Sunday, August 20, 2006

Finally got a facebook!

I got my Westridge email account back, and we all know what that means. Staying in touch with everyone from SYA just got so much easier! No, of course I won't bother with the silly old email account. The gold -what I really wanted- is a Facebook account. And baby, I finally got it. And I'm addicted! It's so much prettier than myspace, so much cleaner and more ad-free and less crowded.... oh wait, that's because all the people who used to flock to friendster and facebook and the like are now swarming in troves to myspace. They even have a little handheld myspace now, so you can check while you're in gridlock traffic, or as your airplane is pulling off the runway when the flight attendant announces that you may turn back on all electronic items, or when you're in a dreary conversation and you can pretend you've been paged..... the possibilites are endless!

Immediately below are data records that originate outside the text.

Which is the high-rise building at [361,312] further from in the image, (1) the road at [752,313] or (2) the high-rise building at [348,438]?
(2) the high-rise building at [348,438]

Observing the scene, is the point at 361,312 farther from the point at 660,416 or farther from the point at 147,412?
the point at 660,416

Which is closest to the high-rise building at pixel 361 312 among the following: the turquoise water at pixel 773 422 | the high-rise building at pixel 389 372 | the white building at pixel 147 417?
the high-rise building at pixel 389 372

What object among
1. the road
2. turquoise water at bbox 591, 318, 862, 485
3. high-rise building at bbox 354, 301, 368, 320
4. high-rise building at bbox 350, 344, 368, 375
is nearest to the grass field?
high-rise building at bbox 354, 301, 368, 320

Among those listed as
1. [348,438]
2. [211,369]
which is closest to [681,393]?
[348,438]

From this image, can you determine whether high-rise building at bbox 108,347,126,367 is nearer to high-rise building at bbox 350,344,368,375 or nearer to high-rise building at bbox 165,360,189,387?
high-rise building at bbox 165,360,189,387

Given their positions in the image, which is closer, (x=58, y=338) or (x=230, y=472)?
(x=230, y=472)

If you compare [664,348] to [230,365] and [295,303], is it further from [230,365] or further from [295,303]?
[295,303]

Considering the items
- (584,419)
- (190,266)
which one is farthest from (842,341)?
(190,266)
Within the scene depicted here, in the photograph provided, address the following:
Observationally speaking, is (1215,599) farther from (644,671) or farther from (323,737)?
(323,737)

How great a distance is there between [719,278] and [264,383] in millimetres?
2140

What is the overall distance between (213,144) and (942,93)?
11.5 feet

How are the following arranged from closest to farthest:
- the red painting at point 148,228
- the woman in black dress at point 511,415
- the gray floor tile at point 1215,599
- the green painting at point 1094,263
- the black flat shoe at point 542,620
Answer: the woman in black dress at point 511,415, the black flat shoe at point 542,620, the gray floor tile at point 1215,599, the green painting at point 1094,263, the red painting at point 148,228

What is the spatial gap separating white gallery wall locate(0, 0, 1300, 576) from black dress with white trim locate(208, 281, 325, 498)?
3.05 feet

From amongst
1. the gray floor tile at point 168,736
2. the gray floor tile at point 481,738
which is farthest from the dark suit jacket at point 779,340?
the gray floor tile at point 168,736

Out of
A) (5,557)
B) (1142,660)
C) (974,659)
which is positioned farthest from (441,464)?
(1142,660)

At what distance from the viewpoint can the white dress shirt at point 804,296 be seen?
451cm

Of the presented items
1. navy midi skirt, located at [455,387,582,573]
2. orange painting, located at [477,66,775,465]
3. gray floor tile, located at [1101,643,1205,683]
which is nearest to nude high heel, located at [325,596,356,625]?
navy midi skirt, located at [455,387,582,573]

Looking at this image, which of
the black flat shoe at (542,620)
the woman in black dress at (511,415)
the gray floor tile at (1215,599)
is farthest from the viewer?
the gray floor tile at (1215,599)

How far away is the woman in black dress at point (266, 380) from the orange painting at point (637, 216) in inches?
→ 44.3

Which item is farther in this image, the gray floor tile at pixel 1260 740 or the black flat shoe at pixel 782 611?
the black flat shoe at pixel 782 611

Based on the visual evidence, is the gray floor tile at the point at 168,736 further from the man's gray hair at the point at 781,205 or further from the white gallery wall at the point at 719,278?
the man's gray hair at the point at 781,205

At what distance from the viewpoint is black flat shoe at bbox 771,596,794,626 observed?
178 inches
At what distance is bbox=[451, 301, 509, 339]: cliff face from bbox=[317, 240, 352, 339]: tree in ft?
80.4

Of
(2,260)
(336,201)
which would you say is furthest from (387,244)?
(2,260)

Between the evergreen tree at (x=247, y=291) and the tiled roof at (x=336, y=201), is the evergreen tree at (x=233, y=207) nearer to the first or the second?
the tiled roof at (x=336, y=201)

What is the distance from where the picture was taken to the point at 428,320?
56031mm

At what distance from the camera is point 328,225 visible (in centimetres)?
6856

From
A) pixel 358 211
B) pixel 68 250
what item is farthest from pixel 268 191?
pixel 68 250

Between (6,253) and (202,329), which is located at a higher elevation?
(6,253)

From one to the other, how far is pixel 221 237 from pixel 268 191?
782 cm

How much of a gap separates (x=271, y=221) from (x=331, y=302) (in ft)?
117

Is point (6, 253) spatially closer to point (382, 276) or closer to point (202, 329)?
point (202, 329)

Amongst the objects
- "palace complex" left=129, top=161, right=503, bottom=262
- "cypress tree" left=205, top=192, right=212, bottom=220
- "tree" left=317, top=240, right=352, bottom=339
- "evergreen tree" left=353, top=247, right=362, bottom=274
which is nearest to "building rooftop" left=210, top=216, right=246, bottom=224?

But really, where is the real winner? A nice, clean site where you might have a couple other friends, like Facebook; or an ugly site with dozens of pop-up ads attacking you with flashing colors and scantily clad women, but which offers a network that includes pretty much every single human being with access to a computer. Myspace is allowed in public libraries, as a testament to its cultural impact; it's not just tied to the upper middle class, or even to the very talented, musical upper class - this allows people without computers of their own to still have an account and check it. Movies no longer just have site pages at warnerbros.com/movietitle - now they have their own myspace, as do celebrities, bands (oh wait, that's the long-forgotten original purpose of myspace!), and even a few politicians (Check it out - I am so serious).

I wonder if there were people who refused to use the telephone? Or refused to drive cars? Or refused to take airplane flights? Women who refused to vote? And yet those were all cultural phenomena that took hold, and are obviously not going anywhere soon. Well, maybe cars will soon be disposable with rising fuel prices and this stubborn disinterest in creating hydrogen fuel cell cars, but that's beside the point. These are all things that society basically relies on. I guess the telephone is the closest example, and now things like video conferencing.... they're methods of communication that have really taken hold. Is Myspace the next email? Once upon a time it was snail mail, then telegrams, back to snail mail, and then someone finally invented the computer, and shortly thereafter internet came along, and with it, email. Which has served everyone quite well for the past decade. But I've got a hunch that email is definitely going to suffer a blow in favor of myspace. It's a pretty powerfully advancing fad, and I still can't decide whether or not I'm opposed to it.